=== PROBLEM ===
A verbatim copy of the listing is what is needed, minus any pictures.

BEGIN AVAILABLE DATA

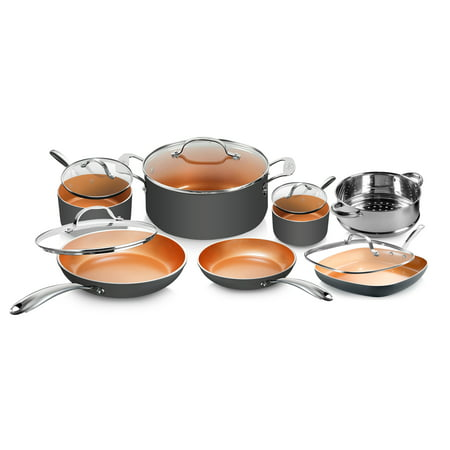 Gotham Steel Diamond 12pc Cookware Set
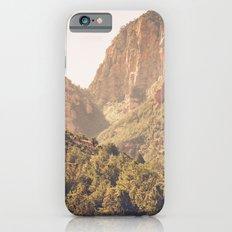 Hike at Devil's Bridge iPhone 6s Slim Case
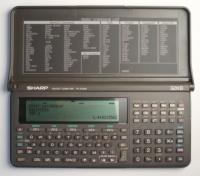 Fotografía de una computadora pocket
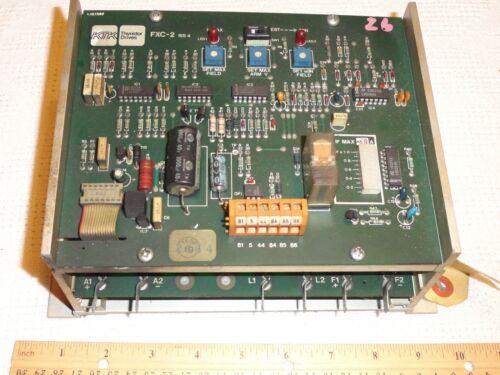 KTK THYRISTOR DRIVES FXC-2 + FXT.2 FIELD REGULATOR L&S1285 parts/as-is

END AVAILABLE DATA

=== EXERCISE OUTPUT ===
 Gotham Steel Diamond 12pc Cookware Set
 Hike at Devil's Bridge iPhone 6s Slim Case
 Fotografía de una computadora pocket
 KTK THYRISTOR DRIVES FXC-2 + FXT.2 FIELD REGULATOR L&S1285 parts/as-is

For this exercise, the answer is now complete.